德國總理梅克爾(Angela Merkel)。圖片來源:美聯社/達志影像
當德國外長公開出聲反對中國霸凌捷克時,歐洲已經變了
九月一日中國外長王毅與德國外長見面時,王毅沒預期一向會比較親近中國的德國,會在這個會面提出德國「不會接受來自任何方向的威脅」。雖然這句話被不少人認為德國是同時針對美國與中國,但前一天德國外長才與捷克外長通話,針對中國因捷克參議院議長訪台而被中國威脅一事,表示德國會與捷克團結一致。而當德國外長提到此事,還特別指向王毅並說,「我們一向尊重我們的國際夥伴,並希望對方也會這麼做」。
不管相對於其他國家,德國對中國的作為似乎還是非常溫厚,但當被認為歐洲大國中最親中的國家也這樣反應後,歐洲對中國的氣氛的確不太一樣。而且以目前的軌跡來看,這個雖不能說是「抗中」,但起碼是「防中」的態勢,在未來只會加強,不會緩和。

----

把這篇談德國對中國態度轉變的評論一字不改地重寫一遍。 這些項目出自另一個來源。

=== 資料 ===
----

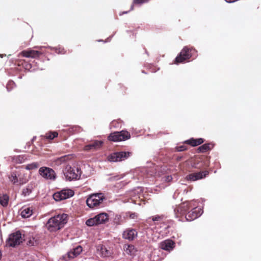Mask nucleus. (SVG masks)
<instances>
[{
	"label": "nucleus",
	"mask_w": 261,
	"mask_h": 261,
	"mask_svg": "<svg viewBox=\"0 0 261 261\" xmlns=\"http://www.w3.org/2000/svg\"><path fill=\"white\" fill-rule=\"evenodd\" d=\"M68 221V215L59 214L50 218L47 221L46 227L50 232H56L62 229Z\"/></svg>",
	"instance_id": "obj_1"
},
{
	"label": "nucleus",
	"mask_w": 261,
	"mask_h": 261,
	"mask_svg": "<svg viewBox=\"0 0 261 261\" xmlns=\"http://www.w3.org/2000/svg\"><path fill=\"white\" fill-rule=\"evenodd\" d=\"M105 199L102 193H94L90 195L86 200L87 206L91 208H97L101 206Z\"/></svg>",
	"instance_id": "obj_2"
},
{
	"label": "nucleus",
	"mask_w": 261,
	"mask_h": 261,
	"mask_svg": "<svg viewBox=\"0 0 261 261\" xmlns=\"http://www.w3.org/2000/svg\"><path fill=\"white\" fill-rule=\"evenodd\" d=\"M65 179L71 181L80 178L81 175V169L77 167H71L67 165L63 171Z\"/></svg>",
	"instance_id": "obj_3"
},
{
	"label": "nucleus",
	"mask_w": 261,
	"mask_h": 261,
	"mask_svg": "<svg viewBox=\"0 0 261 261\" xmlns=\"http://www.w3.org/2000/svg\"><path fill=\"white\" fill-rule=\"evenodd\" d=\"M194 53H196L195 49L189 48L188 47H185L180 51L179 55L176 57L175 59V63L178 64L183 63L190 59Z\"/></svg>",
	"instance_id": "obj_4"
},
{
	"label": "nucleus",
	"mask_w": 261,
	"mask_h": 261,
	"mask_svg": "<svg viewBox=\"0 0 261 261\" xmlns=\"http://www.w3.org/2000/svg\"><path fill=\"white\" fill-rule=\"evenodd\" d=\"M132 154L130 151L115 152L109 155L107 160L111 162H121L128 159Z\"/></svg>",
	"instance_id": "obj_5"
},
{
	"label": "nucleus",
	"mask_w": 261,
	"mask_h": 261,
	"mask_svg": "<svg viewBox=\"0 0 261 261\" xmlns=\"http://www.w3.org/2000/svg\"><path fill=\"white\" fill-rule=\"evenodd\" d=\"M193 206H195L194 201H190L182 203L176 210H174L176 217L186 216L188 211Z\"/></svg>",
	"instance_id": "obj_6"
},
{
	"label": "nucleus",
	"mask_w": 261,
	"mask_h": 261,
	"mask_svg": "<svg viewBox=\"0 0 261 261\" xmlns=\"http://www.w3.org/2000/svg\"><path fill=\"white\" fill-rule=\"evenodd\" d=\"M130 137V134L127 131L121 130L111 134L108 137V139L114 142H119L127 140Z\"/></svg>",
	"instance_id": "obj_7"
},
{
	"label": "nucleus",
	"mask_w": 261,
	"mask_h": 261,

----

=== 練習結果 ===
德國總理梅克爾(Angela Merkel)。圖片來源:美聯社/達志影像
當德國外長公開出聲反對中國霸凌捷克時,歐洲已經變了
九月一日中國外長王毅與德國外長見面時,王毅沒預期一向會比較親近中國的德國,會在這個會面提出德國「不會接受來自任何方向的威脅」。雖然這句話被不少人認為德國是同時針對美國與中國,但前一天德國外長才與捷克外長通話,針對中國因捷克參議院議長訪台而被中國威脅一事,表示德國會與捷克團結一致。而當德國外長提到此事,還特別指向王毅並說,「我們一向尊重我們的國際夥伴,並希望對方也會這麼做」。
不管相對於其他國家,德國對中國的作為似乎還是非常溫厚,但當被認為歐洲大國中最親中的國家也這樣反應後,歐洲對中國的氣氛的確不太一樣。而且以目前的軌跡來看,這個雖不能說是「抗中」,但起碼是「防中」的態勢,在未來只會加強,不會緩和。